— Aim of the task —
Please filter the entries for the word "scientific" and copy every line that has it.

[Exercise data Boundary: Start]

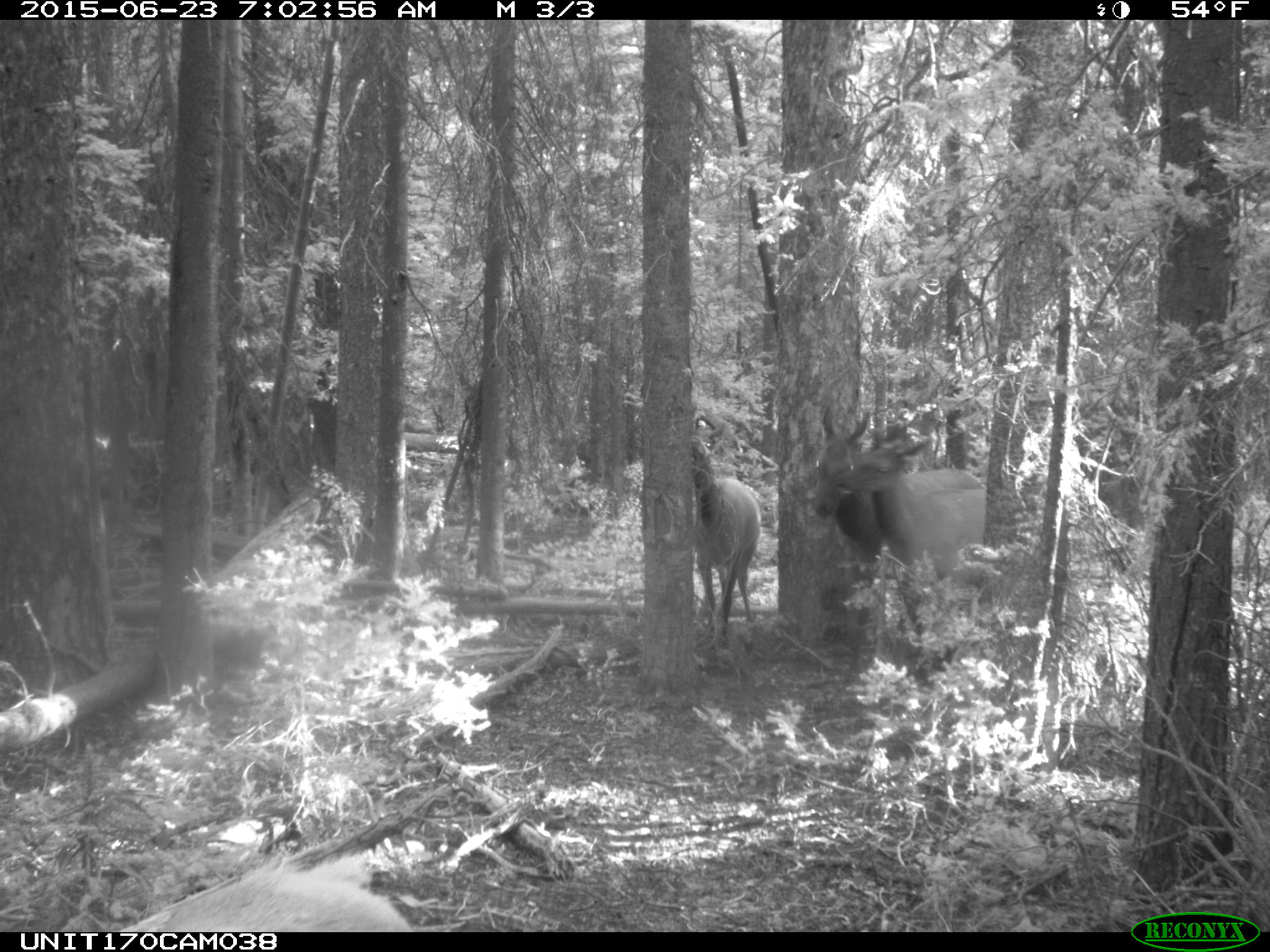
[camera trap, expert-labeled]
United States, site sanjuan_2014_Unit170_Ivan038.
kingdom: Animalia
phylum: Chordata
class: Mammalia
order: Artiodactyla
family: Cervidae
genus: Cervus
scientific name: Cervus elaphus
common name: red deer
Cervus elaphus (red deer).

[Exercise data Boundary: End]
[Exercise data Boundary: Start]

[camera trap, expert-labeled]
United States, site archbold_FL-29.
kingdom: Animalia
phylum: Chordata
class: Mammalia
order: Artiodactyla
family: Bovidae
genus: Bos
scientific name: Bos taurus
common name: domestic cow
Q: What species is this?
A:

[Exercise data Boundary: End]
[Exercise data Boundary: Start]

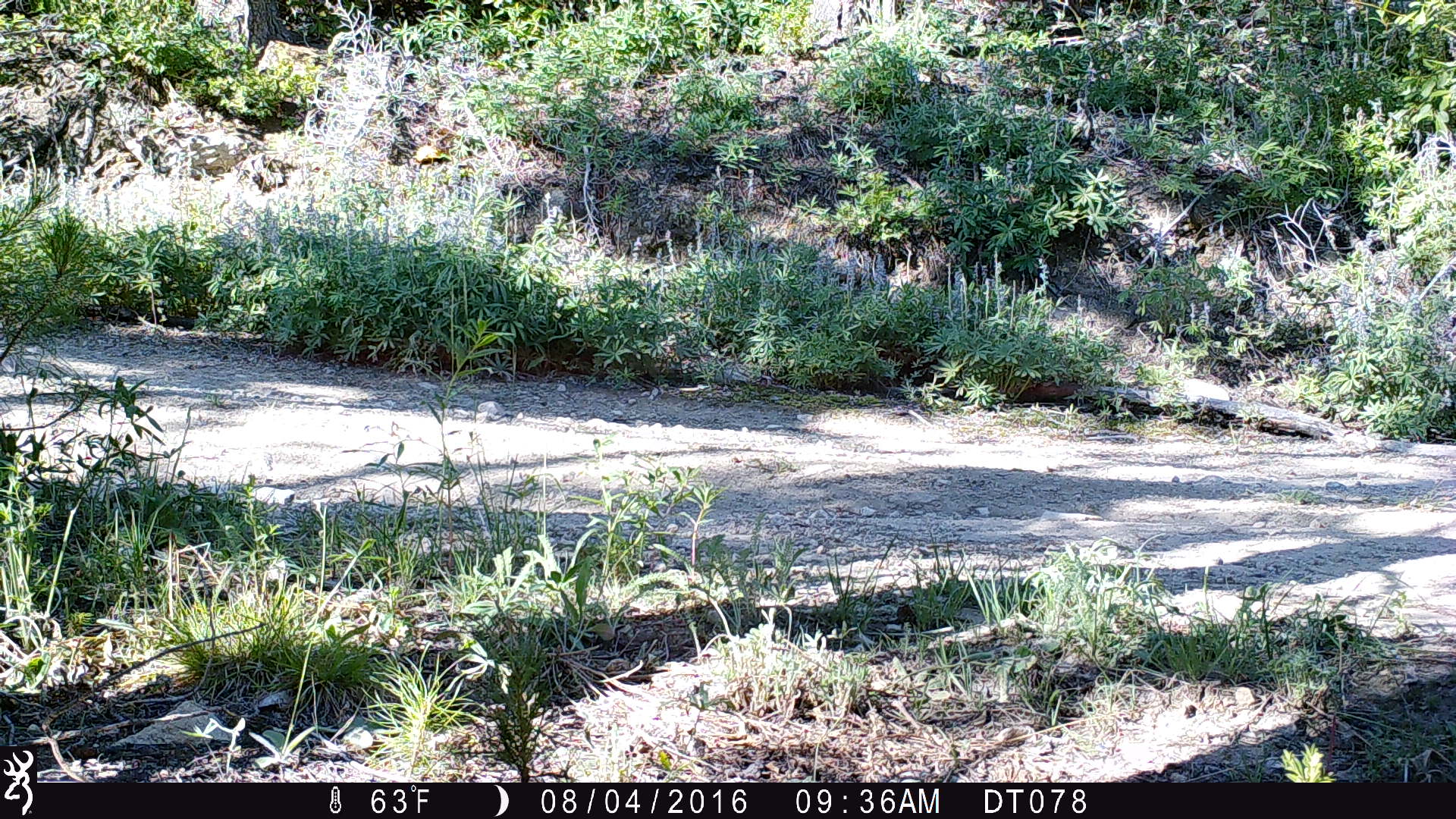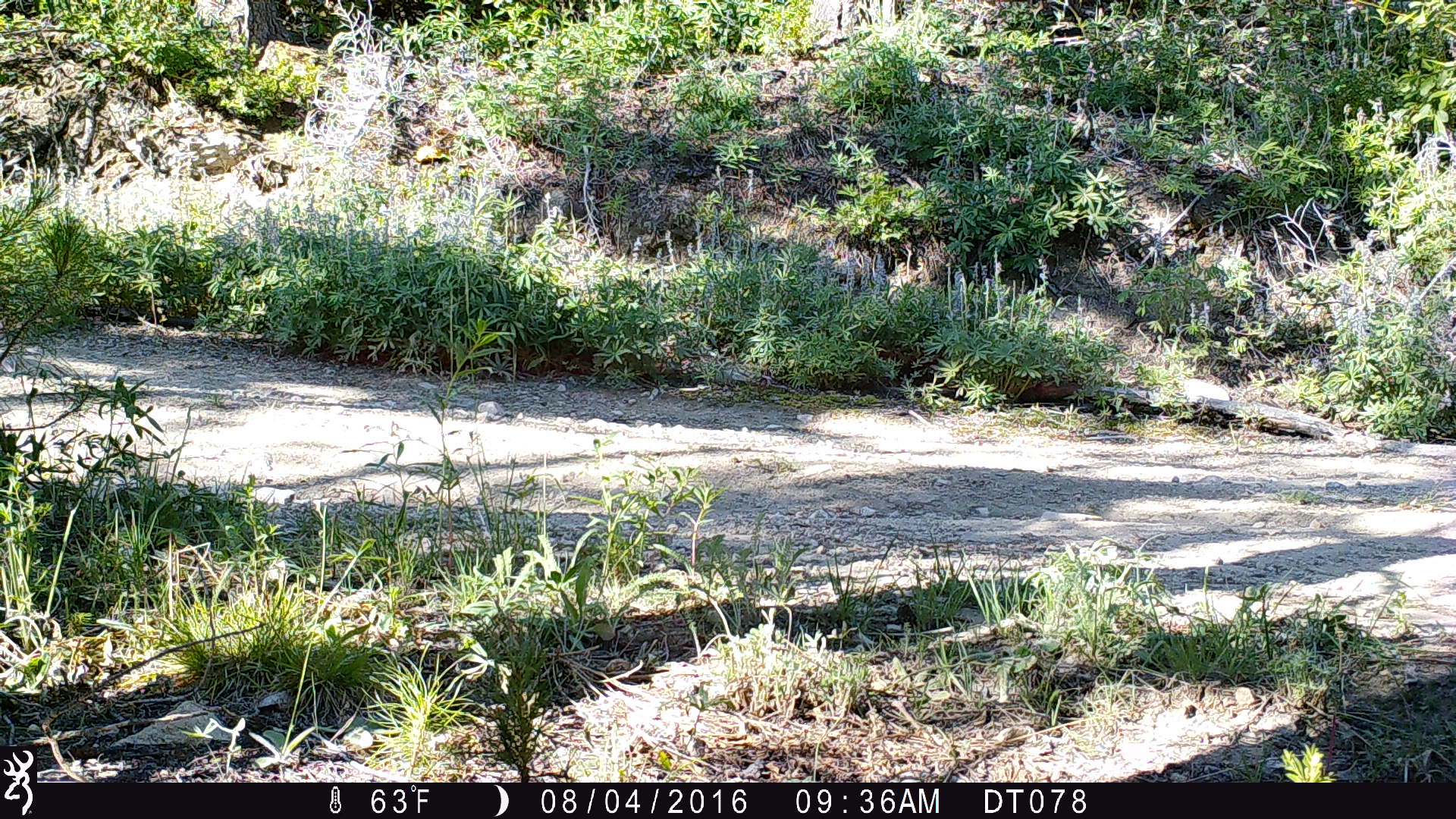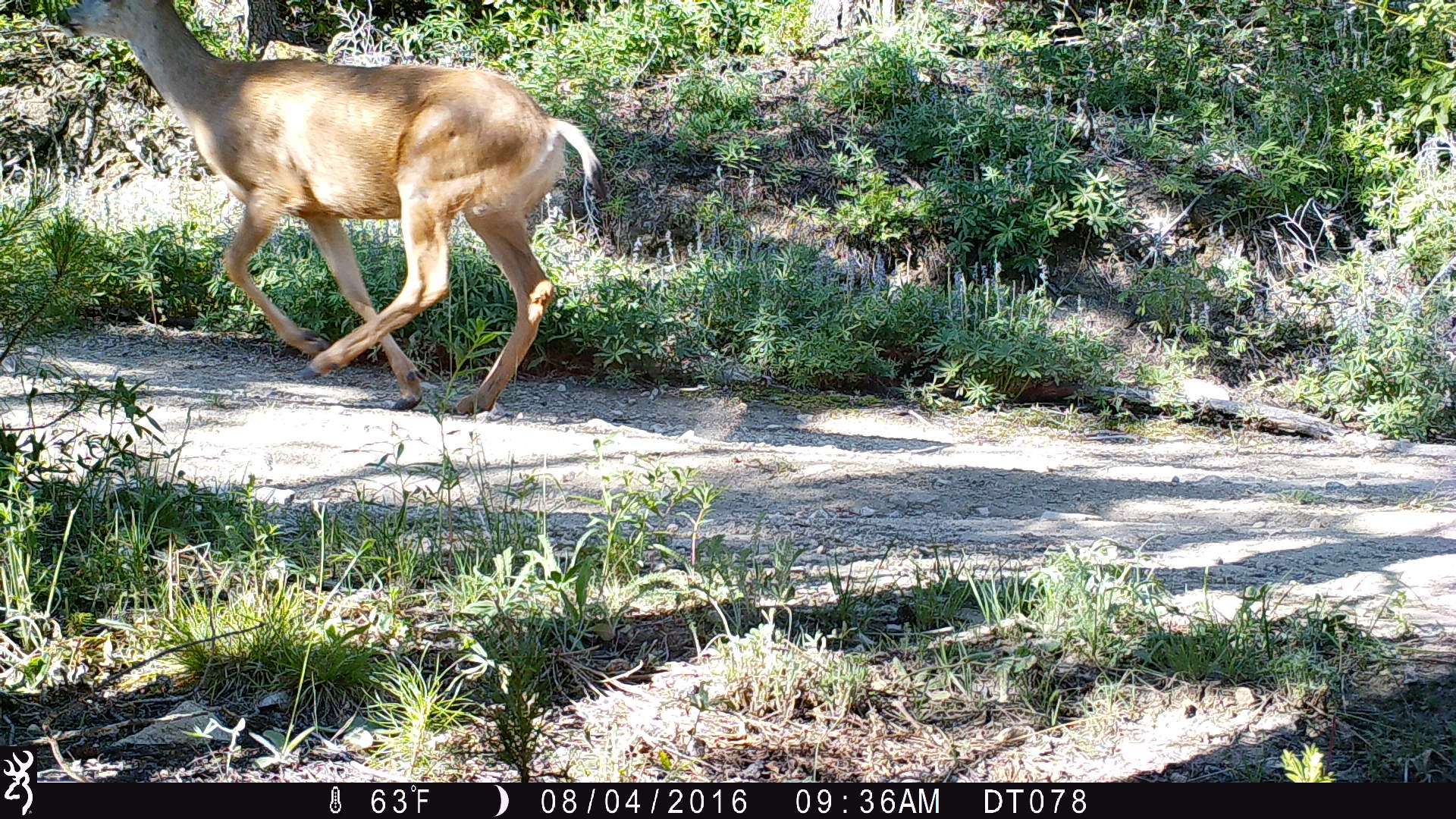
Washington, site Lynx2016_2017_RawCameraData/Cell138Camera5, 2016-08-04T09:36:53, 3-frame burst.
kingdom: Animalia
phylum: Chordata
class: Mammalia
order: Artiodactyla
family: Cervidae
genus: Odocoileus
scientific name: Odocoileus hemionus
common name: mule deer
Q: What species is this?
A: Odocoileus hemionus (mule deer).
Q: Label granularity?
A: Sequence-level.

[Exercise data Boundary: End]

— Task answer —
scientific name: Cervus elaphus
scientific name: Bos taurus
scientific name: Odocoileus hemionus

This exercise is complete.